◆ WHAT TO PRODUCE: Transcribe the full listing exactly, and drop every picture.

◆ INPUT DATA:
====

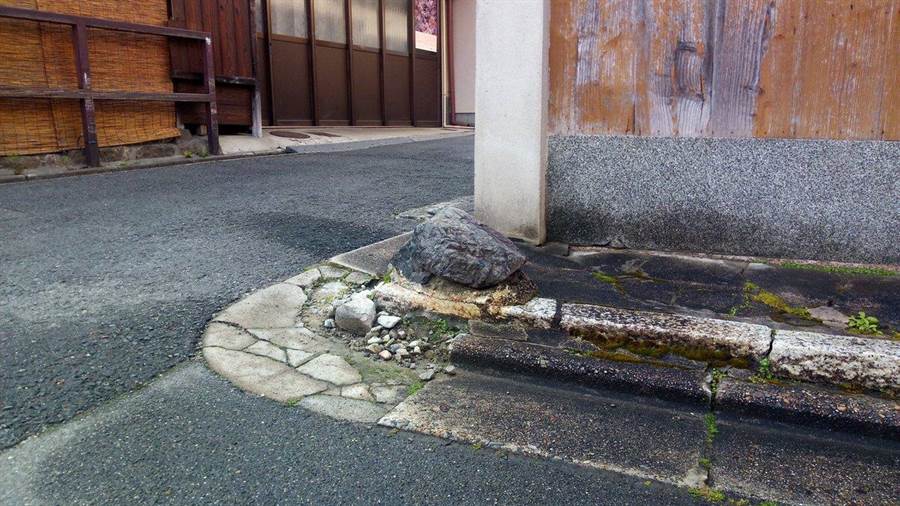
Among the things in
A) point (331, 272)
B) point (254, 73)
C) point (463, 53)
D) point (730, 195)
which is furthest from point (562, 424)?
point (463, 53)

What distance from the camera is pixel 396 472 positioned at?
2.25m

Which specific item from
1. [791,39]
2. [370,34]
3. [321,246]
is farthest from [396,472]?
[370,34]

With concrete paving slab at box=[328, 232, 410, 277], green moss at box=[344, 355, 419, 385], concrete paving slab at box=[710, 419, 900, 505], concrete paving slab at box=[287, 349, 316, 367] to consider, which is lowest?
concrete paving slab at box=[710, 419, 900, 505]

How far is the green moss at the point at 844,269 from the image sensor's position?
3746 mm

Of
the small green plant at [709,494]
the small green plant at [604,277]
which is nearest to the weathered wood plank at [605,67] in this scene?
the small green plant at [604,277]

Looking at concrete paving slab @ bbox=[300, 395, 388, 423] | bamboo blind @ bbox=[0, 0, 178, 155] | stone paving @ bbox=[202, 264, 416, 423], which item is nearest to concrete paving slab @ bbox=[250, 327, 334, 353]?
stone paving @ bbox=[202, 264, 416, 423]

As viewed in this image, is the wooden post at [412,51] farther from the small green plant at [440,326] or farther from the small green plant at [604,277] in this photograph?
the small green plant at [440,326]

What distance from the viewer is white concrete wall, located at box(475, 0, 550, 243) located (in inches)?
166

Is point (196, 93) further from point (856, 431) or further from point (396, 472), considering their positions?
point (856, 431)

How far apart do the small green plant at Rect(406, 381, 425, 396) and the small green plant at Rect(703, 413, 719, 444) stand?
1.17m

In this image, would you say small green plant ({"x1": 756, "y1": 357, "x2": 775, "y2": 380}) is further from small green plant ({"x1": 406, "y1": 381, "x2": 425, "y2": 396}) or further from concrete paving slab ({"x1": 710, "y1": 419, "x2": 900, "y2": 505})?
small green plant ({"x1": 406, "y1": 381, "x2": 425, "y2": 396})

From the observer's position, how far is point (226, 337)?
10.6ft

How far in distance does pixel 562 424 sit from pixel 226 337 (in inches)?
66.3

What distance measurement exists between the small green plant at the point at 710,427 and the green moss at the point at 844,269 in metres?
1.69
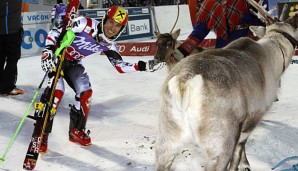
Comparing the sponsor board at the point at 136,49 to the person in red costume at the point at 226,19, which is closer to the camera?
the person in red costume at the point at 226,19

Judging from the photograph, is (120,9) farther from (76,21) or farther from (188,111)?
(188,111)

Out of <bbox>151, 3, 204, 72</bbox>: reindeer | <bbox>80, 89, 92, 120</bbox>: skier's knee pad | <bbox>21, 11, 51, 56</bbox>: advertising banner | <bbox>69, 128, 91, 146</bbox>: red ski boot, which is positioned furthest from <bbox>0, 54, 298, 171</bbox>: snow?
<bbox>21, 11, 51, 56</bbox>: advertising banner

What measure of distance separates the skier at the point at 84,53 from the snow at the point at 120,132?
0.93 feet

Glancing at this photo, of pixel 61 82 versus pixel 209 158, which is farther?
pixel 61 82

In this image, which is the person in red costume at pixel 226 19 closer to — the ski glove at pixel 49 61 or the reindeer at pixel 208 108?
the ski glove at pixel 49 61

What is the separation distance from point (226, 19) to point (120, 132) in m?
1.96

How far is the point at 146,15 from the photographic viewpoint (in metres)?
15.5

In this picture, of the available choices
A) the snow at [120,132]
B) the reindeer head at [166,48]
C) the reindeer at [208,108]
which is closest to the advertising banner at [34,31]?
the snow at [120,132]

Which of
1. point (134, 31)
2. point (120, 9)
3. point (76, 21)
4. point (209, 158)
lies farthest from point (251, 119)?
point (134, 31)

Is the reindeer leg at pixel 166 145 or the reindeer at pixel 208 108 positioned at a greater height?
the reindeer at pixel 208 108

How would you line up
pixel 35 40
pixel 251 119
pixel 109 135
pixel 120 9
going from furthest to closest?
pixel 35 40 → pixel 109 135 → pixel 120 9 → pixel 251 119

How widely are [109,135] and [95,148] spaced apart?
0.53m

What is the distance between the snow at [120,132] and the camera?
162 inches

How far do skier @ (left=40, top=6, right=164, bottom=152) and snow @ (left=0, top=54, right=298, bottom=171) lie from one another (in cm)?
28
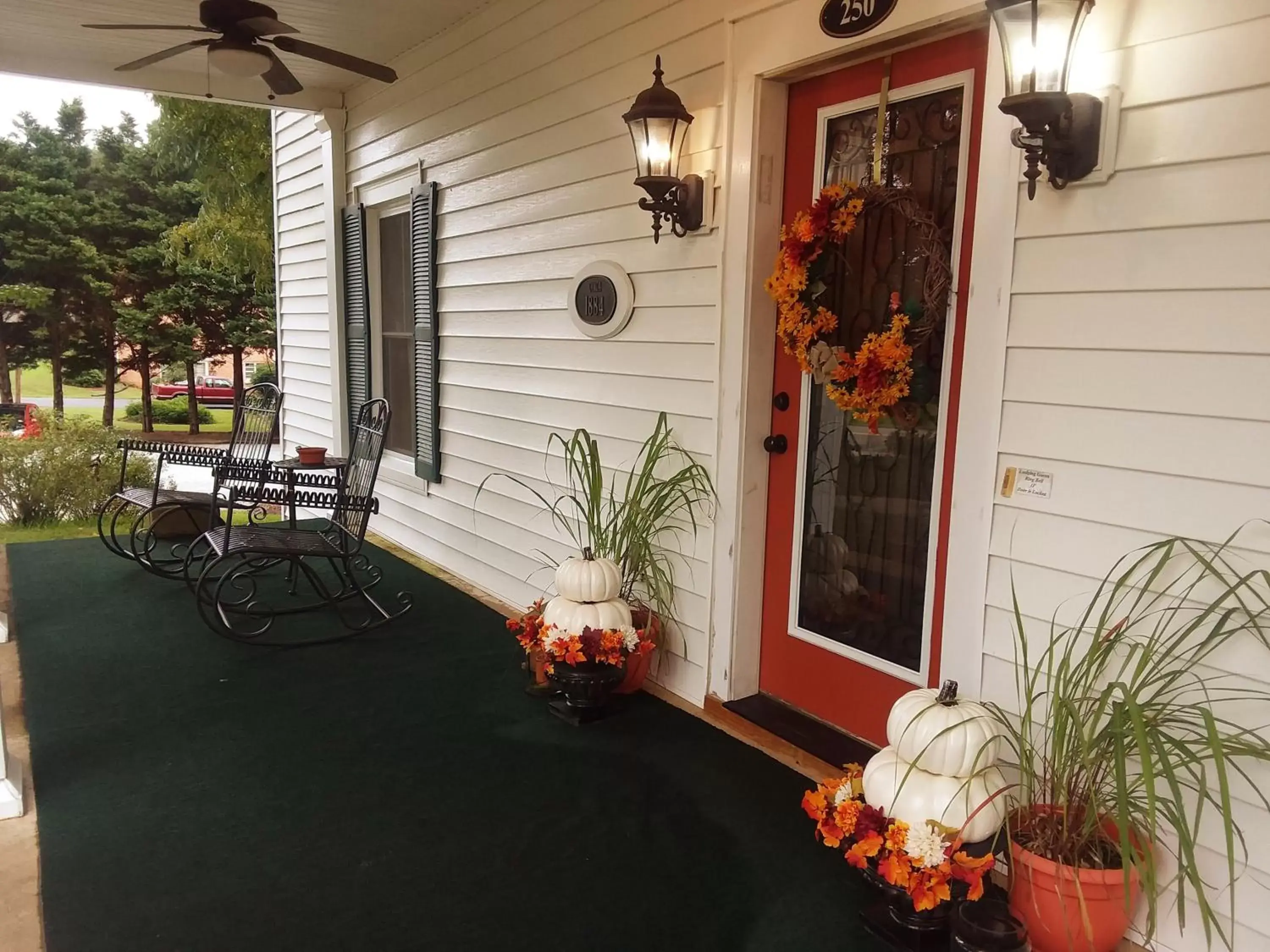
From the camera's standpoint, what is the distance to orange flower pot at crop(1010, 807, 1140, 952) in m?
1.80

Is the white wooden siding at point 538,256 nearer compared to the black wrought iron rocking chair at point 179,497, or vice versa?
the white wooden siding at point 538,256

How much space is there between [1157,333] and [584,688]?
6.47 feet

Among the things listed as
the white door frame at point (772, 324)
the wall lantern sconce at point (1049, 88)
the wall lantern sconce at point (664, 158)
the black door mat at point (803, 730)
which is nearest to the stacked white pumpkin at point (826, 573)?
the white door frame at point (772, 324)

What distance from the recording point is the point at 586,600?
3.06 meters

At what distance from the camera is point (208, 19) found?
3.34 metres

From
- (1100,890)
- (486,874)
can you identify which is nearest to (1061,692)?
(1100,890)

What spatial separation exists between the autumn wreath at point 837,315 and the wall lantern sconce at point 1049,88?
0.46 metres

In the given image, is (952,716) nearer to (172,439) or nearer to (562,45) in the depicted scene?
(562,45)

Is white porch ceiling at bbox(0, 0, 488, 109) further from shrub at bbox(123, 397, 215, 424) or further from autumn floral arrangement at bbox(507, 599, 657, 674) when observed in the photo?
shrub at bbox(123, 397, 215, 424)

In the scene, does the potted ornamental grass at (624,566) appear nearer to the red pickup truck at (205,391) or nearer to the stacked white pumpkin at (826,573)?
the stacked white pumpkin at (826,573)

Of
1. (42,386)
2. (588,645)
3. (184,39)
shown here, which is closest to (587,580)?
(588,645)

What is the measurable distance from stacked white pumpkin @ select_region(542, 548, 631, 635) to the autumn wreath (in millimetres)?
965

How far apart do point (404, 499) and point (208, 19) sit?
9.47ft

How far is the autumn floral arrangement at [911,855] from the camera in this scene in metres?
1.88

====

◆ OUTPUT:
Among the things in
A) point (331, 272)
B) point (254, 73)
C) point (463, 53)
D) point (730, 195)
which is furthest from point (562, 424)?
point (463, 53)

What distance from the camera is pixel 396 472 positioned at?
2.25m

Which specific item from
1. [791,39]
2. [370,34]
3. [321,246]
is farthest from [396,472]?
[370,34]

With concrete paving slab at box=[328, 232, 410, 277], green moss at box=[344, 355, 419, 385], concrete paving slab at box=[710, 419, 900, 505], concrete paving slab at box=[287, 349, 316, 367] to consider, which is lowest?
concrete paving slab at box=[710, 419, 900, 505]

How far is the green moss at the point at 844,269 from the image sensor's position?
3746 mm

Of
the small green plant at [709,494]
the small green plant at [604,277]
which is nearest to the weathered wood plank at [605,67] in this scene?
the small green plant at [604,277]

Looking at concrete paving slab @ bbox=[300, 395, 388, 423] | bamboo blind @ bbox=[0, 0, 178, 155] | stone paving @ bbox=[202, 264, 416, 423], which item is nearest to concrete paving slab @ bbox=[250, 327, 334, 353]?
stone paving @ bbox=[202, 264, 416, 423]

As viewed in this image, is the wooden post at [412,51] farther from the small green plant at [440,326] or farther from the small green plant at [604,277] in this photograph?
the small green plant at [440,326]

What distance from the viewer is white concrete wall, located at box(475, 0, 550, 243) located (in inches)?
166

Is point (196, 93) further from point (856, 431) or further from point (396, 472), considering their positions?
point (856, 431)

How far apart do the small green plant at Rect(406, 381, 425, 396) and the small green plant at Rect(703, 413, 719, 444) stand?
1.17m

In this image, would you say small green plant ({"x1": 756, "y1": 357, "x2": 775, "y2": 380}) is further from small green plant ({"x1": 406, "y1": 381, "x2": 425, "y2": 396}) or further from concrete paving slab ({"x1": 710, "y1": 419, "x2": 900, "y2": 505})?
small green plant ({"x1": 406, "y1": 381, "x2": 425, "y2": 396})

From the observer's position, how far is point (226, 337)?
10.6ft

How far in distance does pixel 562 424 sit from pixel 226 337 (in inches)?
66.3

What distance measurement exists between the small green plant at the point at 710,427 and the green moss at the point at 844,269 in metres?
1.69
Comparing the sponsor board at the point at 136,49 to the person in red costume at the point at 226,19, which is closer to the camera?
the person in red costume at the point at 226,19

Judging from the photograph, is (120,9) farther from (76,21) or farther from (188,111)?
(188,111)

Out of <bbox>151, 3, 204, 72</bbox>: reindeer | <bbox>80, 89, 92, 120</bbox>: skier's knee pad | <bbox>21, 11, 51, 56</bbox>: advertising banner | <bbox>69, 128, 91, 146</bbox>: red ski boot, which is positioned furthest from <bbox>0, 54, 298, 171</bbox>: snow?
<bbox>21, 11, 51, 56</bbox>: advertising banner

What measure of distance separates the skier at the point at 84,53 from the snow at the point at 120,132?
0.93 feet

Glancing at this photo, of pixel 61 82 versus pixel 209 158, which is farther?
pixel 61 82

In this image, which is the person in red costume at pixel 226 19 closer to — the ski glove at pixel 49 61 or the reindeer at pixel 208 108?
the ski glove at pixel 49 61

What is the separation distance from point (226, 19) to point (120, 132) in m?
1.96

How far is the point at 146,15 from the photographic viewpoint (in metres)?
15.5

In this picture, of the available choices
A) the snow at [120,132]
B) the reindeer head at [166,48]
C) the reindeer at [208,108]
which is closest to the advertising banner at [34,31]?
the snow at [120,132]

Which of
1. point (134, 31)
2. point (120, 9)
3. point (76, 21)
4. point (209, 158)
lies farthest from point (251, 119)?
point (134, 31)

Is the reindeer leg at pixel 166 145 or the reindeer at pixel 208 108 positioned at a greater height?
the reindeer at pixel 208 108

How would you line up
pixel 35 40
pixel 251 119
pixel 109 135
pixel 120 9
going from furthest to closest?
pixel 35 40 → pixel 109 135 → pixel 120 9 → pixel 251 119

How widely are [109,135] and [95,148] spaced apart?
0.53m

What is the distance between the snow at [120,132] and the camera?
162 inches

How far do skier @ (left=40, top=6, right=164, bottom=152) and snow @ (left=0, top=54, right=298, bottom=171) lie from one another (in cm)?
28
From the camera's standpoint, what is the distance to orange flower pot at crop(1010, 807, 1140, 952) in m?
1.80

Is the white wooden siding at point 538,256 nearer compared to the black wrought iron rocking chair at point 179,497, or vice versa?
the white wooden siding at point 538,256

How much space is there between [1157,333] and [584,688]?
6.47 feet

Among the things listed as
the white door frame at point (772, 324)
the wall lantern sconce at point (1049, 88)
the wall lantern sconce at point (664, 158)
the black door mat at point (803, 730)
which is nearest to the stacked white pumpkin at point (826, 573)?
the white door frame at point (772, 324)

What distance from the recording point is the point at 586,600?
3.06 meters

At what distance from the camera is point (208, 19) found?
3.34 metres

From
- (1100,890)
- (486,874)
can you identify which is nearest to (1061,692)?
(1100,890)

What spatial separation exists between the autumn wreath at point 837,315 and the wall lantern sconce at point 1049,88?
0.46 metres

In the given image, is (952,716) nearer to (172,439) or nearer to (562,45) in the depicted scene?
(562,45)

Is white porch ceiling at bbox(0, 0, 488, 109) further from shrub at bbox(123, 397, 215, 424) or further from autumn floral arrangement at bbox(507, 599, 657, 674) when observed in the photo?
shrub at bbox(123, 397, 215, 424)

In the scene, does the potted ornamental grass at (624,566) appear nearer to the red pickup truck at (205,391) or nearer to the stacked white pumpkin at (826,573)?
the stacked white pumpkin at (826,573)

Of
1. (42,386)
2. (588,645)
3. (184,39)
shown here, which is closest to (587,580)?
(588,645)

What is the measurable distance from stacked white pumpkin @ select_region(542, 548, 631, 635) to the autumn wreath (in millimetres)?
965

How far apart do point (404, 499) and point (208, 19) sit?
9.47ft

How far is the autumn floral arrangement at [911,855] from the camera in this scene in metres?
1.88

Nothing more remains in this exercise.